▶ [Exercise prompt] The reply should hold every line of the data below, unchanged, and none of the pictures.

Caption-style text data
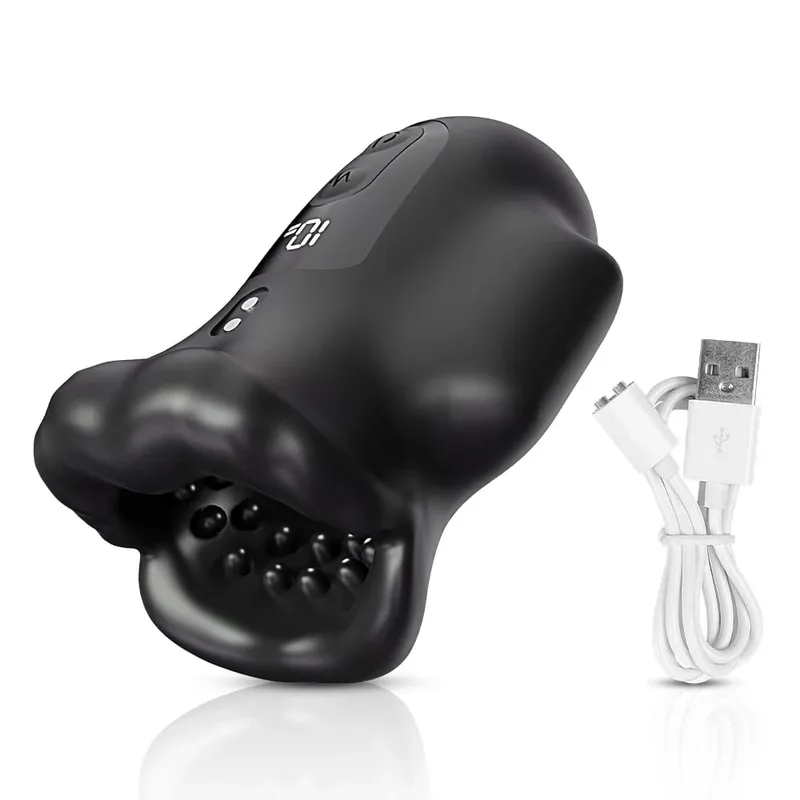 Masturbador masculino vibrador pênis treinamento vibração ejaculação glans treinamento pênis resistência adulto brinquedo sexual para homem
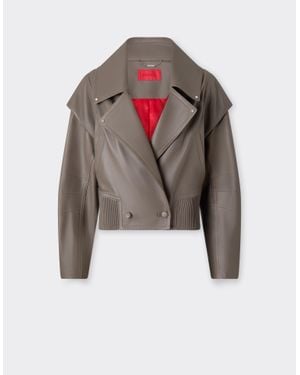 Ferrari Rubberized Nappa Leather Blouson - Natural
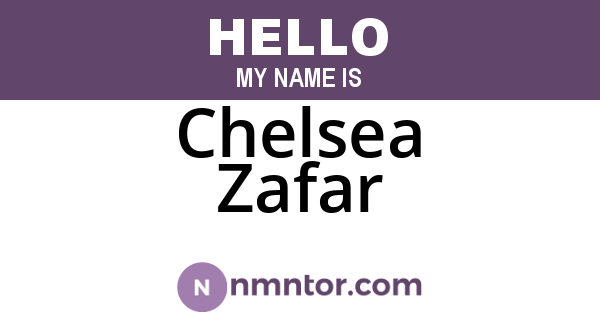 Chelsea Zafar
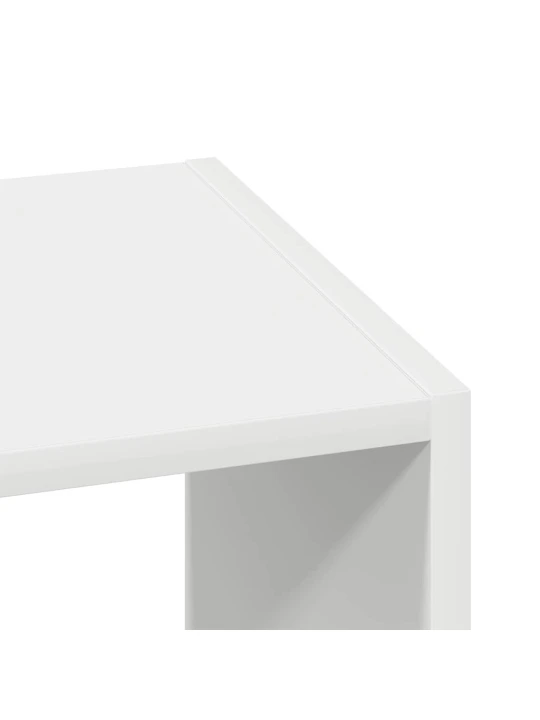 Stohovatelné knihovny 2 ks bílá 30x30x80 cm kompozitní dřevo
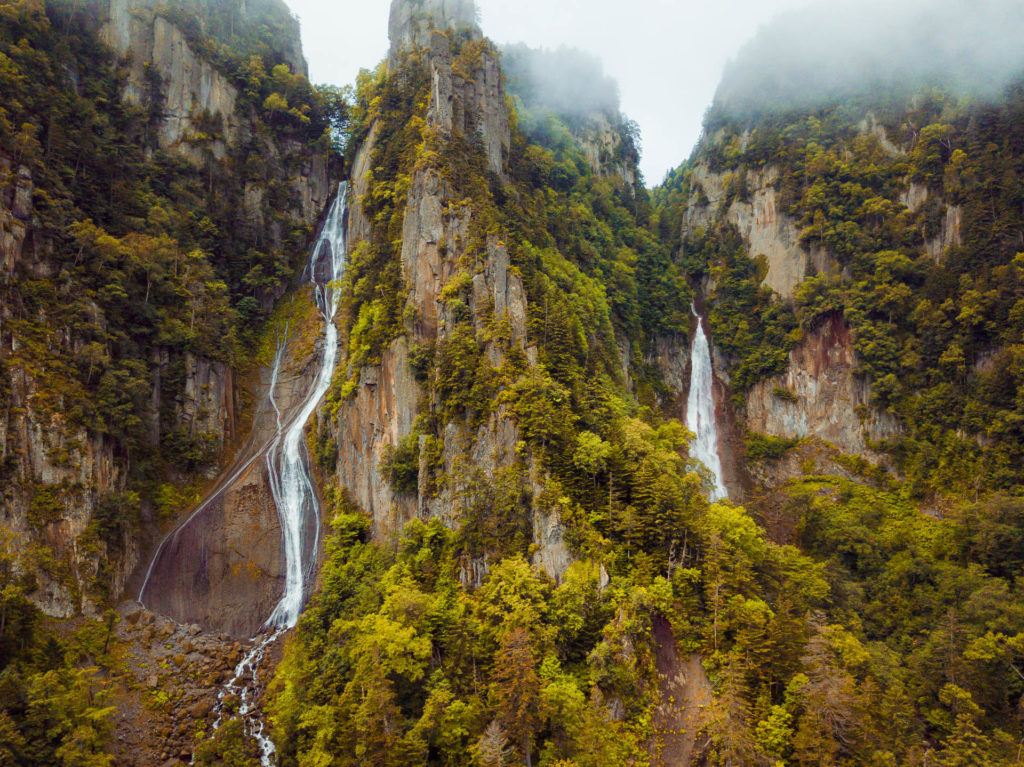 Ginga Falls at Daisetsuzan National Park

▶ [Reply]
 Masturbador masculino vibrador pênis treinamento vibração ejaculação glans treinamento pênis resistência adulto brinquedo sexual para homem
 Ferrari Rubberized Nappa Leather Blouson - Natural
 Chelsea Zafar
 Stohovatelné knihovny 2 ks bílá 30x30x80 cm kompozitní dřevo
 Ginga Falls at Daisetsuzan National Park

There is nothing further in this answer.